→ Given exercise
Reproduce the part of the message about running Slurm in Kubernetes word for word, starting with "My guess is" and going on through "can use KVM.".

** BEGIN Provided passage **

Hello,
I haven't played with slurm in k8s but I did attend this talk :
https://fosdem.org/2024/schedule/event/fosdem-2024-2590-kubernetes-and-hpc-bare-metal-bros/
Which shows at least someone was able to do so and maybe it'll be worth
to talk to her about it. I wanted to ask her for the code to reproduce
her experiment but I don't have the time yet to do so.
Regards,
Sylvain Maret
On 13/03/2024 11:04, Nicolas Greneche via slurm-users wrote:
CAUTION : External Sender. Please do not click on links or open
attachments from senders you do not trust.
Hi Alan,
Your topic is indeed my PhD thesis (defended late november). It consists
in building autoscaling HPC infrastructure in the cloud (in a compute
node provisioning point of view). In this work I show that kubernetes
default controllers are not well designed for autoscaling containerized
HPC clusters [1] and I wrote a super basic K8s controller for OAR [2]
(another scheduler developped at INRIA). This controller deserves a
rewrite, it's only a proof of concept ^^.
My guess is that you have nesting issues with cgroup/v2 inside your
containerized compute node (those that runs slurmd) ? If it's the case
may be you can use katacontainers [3] instead of CRI-O as a container
engine [4] (I made it in 2021). The main asset of katacontainers is that
it can use KVM.
The consequence is that your CPU is a "real" vcpus and not a quota
enforced by cgroups. I noticed that with kata, my slurmd containers had
a cpuinfos / nproc that reflected the limits enforced in my K8s
manifest. I didn't went deep with kata because I focused on "controller"

** END Provided passage **
** BEGIN Available data **

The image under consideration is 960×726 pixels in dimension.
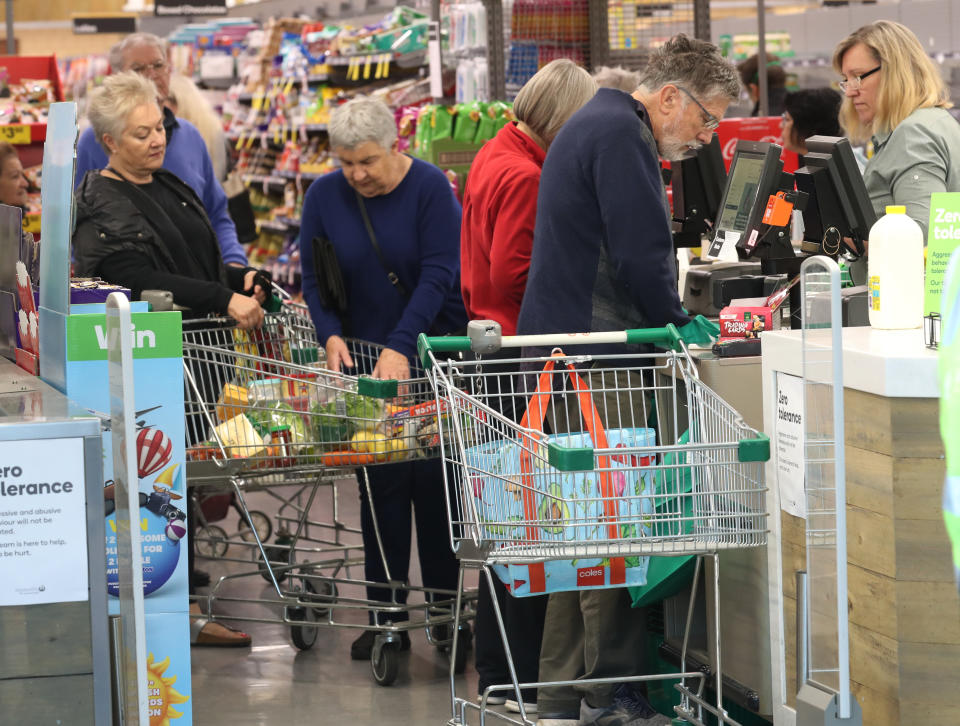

** END Available data **

→ Result
My guess is that you have nesting issues with cgroup/v2 inside your
containerized compute node (those that runs slurmd) ? If it's the case
may be you can use katacontainers [3] instead of CRI-O as a container
engine [4] (I made it in 2021). The main asset of katacontainers is that
it can use KVM.